Davon holt sich die Stadt einen Teil zurück bei den Unterhaltspflichtigen. Etwa 500 000 Euro treibt die Verwaltung bei den säumigen Vätern oder Müttern ein, und weitere 900 000 Euro kommen vom Land. Den Rest muss die Stadtkasse selbst aufbringen.
Den Unterhaltsvorschuss bekommen Alleinerziehende von Kindern bis maximal zwölf Jahre. Legt man die Einwohnerdaten zugrunde, dann bekommen sechs Prozent aller Kinder in diesem Alter den Unterhaltsvorschuss. Und das nicht nur, wenn säumige Elternteile nicht zahlen wollen. „Bei nicht wenigen Kindern ist zum Beispiel gar nicht klar, wer denn der Vater ist“, sagt Jugendamtsleiter Markus Hübner. „Bei wechselnden Arbeitsverhältnissen oder Arbeitslosigkeit haben Väter oft auch nicht genug Geld.

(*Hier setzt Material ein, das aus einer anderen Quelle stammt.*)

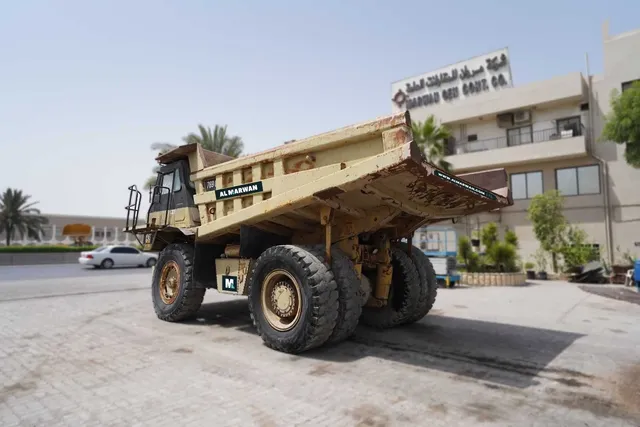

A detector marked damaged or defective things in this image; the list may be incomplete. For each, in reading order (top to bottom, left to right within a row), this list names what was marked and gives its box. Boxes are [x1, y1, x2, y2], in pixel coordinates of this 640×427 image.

rusty truck body [126, 110, 516, 354]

Wirklich notorische Nichtzahler gibt es kaum.“
Auch Elternteile mit einem relativ normalen Einkommen rutschen schnell unter die Grenze. Wer 1500 Euro netto im Monat verdient, darf 1080 Euro davon selbst behalten — zwei Kinder im Alter von sechs bis zwölf Jahre haben dann aber schon einen Anspruch in Höhe von 544 Euro an Unterhalt. Also muss die Stadt einspringen — unabhängig vom Einkommen des Alleinerziehenden.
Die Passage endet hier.